→ Task details: Please copy all of the records exactly, leaving nothing out.

#### Input material

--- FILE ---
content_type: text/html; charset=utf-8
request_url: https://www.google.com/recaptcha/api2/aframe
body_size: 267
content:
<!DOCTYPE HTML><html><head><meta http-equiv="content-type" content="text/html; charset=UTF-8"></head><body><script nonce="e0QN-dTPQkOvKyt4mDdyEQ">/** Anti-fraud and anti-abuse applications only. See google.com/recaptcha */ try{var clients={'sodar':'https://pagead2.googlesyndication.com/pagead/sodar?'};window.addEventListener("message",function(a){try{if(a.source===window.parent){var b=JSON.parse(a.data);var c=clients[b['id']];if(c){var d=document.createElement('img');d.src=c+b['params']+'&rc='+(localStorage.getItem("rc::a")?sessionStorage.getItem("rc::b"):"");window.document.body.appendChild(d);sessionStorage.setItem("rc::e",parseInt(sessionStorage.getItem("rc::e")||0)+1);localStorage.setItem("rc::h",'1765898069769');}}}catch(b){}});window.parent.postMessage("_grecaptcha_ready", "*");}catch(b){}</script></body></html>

########

→ Answer space:
--- FILE ---
content_type: text/html; charset=utf-8
request_url: https://www.google.com/recaptcha/api2/aframe
body_size: 267
content:
<!DOCTYPE HTML><html><head><meta http-equiv="content-type" content="text/html; charset=UTF-8"></head><body><script nonce="e0QN-dTPQkOvKyt4mDdyEQ">/** Anti-fraud and anti-abuse applications only. See google.com/recaptcha */ try{var clients={'sodar':'https://pagead2.googlesyndication.com/pagead/sodar?'};window.addEventListener("message",function(a){try{if(a.source===window.parent){var b=JSON.parse(a.data);var c=clients[b['id']];if(c){var d=document.createElement('img');d.src=c+b['params']+'&rc='+(localStorage.getItem("rc::a")?sessionStorage.getItem("rc::b"):"");window.document.body.appendChild(d);sessionStorage.setItem("rc::e",parseInt(sessionStorage.getItem("rc::e")||0)+1);localStorage.setItem("rc::h",'1765898069769');}}}catch(b){}});window.parent.postMessage("_grecaptcha_ready", "*");}catch(b){}</script></body></html>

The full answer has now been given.